▸ Work item
This exercise asks for the entries to be repeated exactly, without their images.

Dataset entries
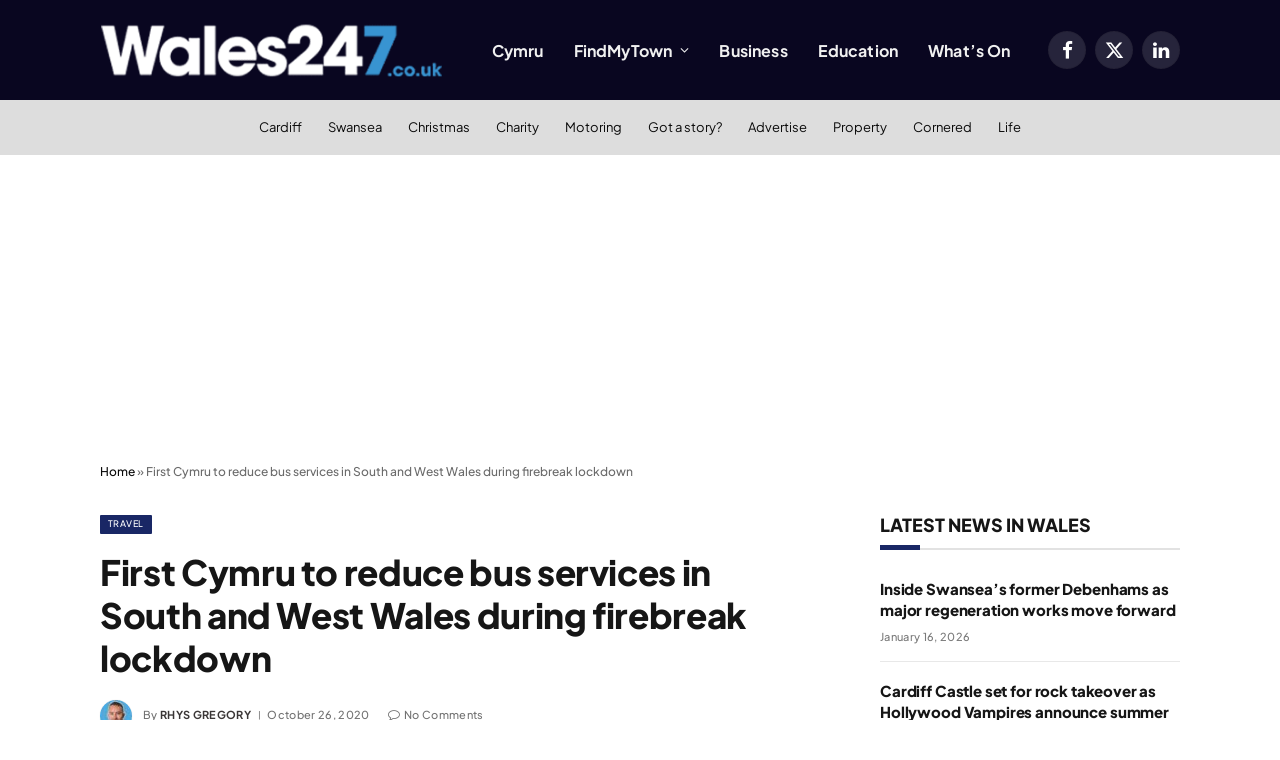

--- FILE ---
content_type: text/html; charset=utf-8
request_url: https://www.google.com/recaptcha/api2/aframe
body_size: 269
content:
<!DOCTYPE HTML><html><head><meta http-equiv="content-type" content="text/html; charset=UTF-8"></head><body><script nonce="yzPJP8xG4uIS4K2XEJdAfw">/** Anti-fraud and anti-abuse applications only. See google.com/recaptcha */ try{var clients={'sodar':'https://pagead2.googlesyndication.com/pagead/sodar?'};window.addEventListener("message",function(a){try{if(a.source===window.parent){var b=JSON.parse(a.data);var c=clients[b['id']];if(c){var d=document.createElement('img');d.src=c+b['params']+'&rc='+(localStorage.getItem("rc::a")?sessionStorage.getItem("rc::b"):"");window.document.body.appendChild(d);sessionStorage.setItem("rc::e",parseInt(sessionStorage.getItem("rc::e")||0)+1);localStorage.setItem("rc::h",'1768781636723');}}}catch(b){}});window.parent.postMessage("_grecaptcha_ready", "*");}catch(b){}</script></body></html>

▸ Exercise solution
--- FILE ---
content_type: text/html; charset=utf-8
request_url: https://www.google.com/recaptcha/api2/aframe
body_size: 269
content:
<!DOCTYPE HTML><html><head><meta http-equiv="content-type" content="text/html; charset=UTF-8"></head><body><script nonce="yzPJP8xG4uIS4K2XEJdAfw">/** Anti-fraud and anti-abuse applications only. See google.com/recaptcha */ try{var clients={'sodar':'https://pagead2.googlesyndication.com/pagead/sodar?'};window.addEventListener("message",function(a){try{if(a.source===window.parent){var b=JSON.parse(a.data);var c=clients[b['id']];if(c){var d=document.createElement('img');d.src=c+b['params']+'&rc='+(localStorage.getItem("rc::a")?sessionStorage.getItem("rc::b"):"");window.document.body.appendChild(d);sessionStorage.setItem("rc::e",parseInt(sessionStorage.getItem("rc::e")||0)+1);localStorage.setItem("rc::h",'1768781636723');}}}catch(b){}});window.parent.postMessage("_grecaptcha_ready", "*");}catch(b){}</script></body></html>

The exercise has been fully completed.